Time Travel Capability
Time travel allows point in time consistent reads: querying the feature store for user 12345 as of timestamp T returns exactly the feature values that existed at T, regardless of later updates or backfills. This is not trivial to implement at scale because feature stores typically overwrite values on each update. Implementations use event sourcing (storing all value changes as a log) or snapshot isolation (periodic consistent snapshots with delta storage).
Critical Rollback Scenarios
Time travel enables two critical rollback scenarios. First, forensic debugging: when a prediction anomaly occurs, engineers can reconstruct the exact inputs the model received by time traveling to the request timestamp and comparing against expected distributions. Second, safe model reversion: rolling back to a 30 day old model requires features computed with 30 day old logic. If the feature store retains 90 days of versioned definitions and supports on demand backfill, the old model can serve current requests with compatible features.

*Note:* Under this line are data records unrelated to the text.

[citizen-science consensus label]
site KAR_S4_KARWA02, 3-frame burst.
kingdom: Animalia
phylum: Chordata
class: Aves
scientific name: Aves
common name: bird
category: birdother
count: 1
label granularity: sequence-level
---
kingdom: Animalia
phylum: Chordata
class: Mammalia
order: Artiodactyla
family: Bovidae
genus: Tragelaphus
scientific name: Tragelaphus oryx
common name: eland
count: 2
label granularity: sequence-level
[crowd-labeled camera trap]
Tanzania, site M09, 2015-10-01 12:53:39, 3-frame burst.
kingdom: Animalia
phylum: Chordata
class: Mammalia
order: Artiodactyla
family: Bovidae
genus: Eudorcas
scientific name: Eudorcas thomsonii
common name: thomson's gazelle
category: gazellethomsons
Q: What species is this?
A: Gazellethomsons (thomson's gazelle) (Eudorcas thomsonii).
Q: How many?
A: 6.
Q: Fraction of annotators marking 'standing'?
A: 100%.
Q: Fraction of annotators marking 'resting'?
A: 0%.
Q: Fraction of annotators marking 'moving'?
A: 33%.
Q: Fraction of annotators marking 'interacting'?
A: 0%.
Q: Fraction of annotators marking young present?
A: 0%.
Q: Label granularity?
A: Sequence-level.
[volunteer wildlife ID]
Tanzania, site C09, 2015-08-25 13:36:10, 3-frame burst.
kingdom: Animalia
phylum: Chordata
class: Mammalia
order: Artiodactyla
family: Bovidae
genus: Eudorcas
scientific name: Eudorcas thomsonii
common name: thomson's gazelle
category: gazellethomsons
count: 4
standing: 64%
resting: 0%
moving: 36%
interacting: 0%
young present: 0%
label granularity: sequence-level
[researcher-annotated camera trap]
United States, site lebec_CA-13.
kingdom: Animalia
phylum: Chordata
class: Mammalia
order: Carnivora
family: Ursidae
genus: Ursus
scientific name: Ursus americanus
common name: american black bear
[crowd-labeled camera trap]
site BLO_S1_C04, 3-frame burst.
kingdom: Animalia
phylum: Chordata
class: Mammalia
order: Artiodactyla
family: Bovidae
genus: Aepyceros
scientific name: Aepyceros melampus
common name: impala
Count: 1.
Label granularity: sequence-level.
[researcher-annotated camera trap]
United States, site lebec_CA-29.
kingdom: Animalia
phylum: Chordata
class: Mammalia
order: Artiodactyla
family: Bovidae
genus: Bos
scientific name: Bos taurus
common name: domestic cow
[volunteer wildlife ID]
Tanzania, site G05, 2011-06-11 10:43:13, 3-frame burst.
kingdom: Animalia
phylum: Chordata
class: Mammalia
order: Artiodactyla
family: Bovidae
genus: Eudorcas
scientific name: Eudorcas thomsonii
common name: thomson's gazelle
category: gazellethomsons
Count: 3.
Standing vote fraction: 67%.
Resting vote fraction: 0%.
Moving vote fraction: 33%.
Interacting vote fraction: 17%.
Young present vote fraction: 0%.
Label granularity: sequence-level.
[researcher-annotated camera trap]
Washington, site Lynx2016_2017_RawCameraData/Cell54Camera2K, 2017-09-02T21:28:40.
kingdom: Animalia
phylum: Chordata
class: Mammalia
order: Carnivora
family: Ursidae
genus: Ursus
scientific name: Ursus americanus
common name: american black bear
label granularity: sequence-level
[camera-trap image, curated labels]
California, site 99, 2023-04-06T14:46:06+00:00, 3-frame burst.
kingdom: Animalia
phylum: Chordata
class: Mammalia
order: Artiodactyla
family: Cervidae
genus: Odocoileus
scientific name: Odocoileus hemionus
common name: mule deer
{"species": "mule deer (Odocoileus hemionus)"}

Storage and Retention Trade-offs
Netflix and LinkedIn maintain feature lineage linking each model version to specific feature schema versions. Dataset snapshots are also time stamped and retained, allowing retraining historical models identically. The storage cost is nontrivial: at Uber's scale (petabytes of feature data), retaining 90 days of point in time snapshots requires data lifecycle policies and compaction strategies. Production best practice balances cost versus reproducibility with tiered storage: hot recent data on fast storage (7 to 14 days), warm historical data on cheaper object stores (30 to 90 days). Shorter retention reduces storage costs but limits rollback windows and forensic capabilities.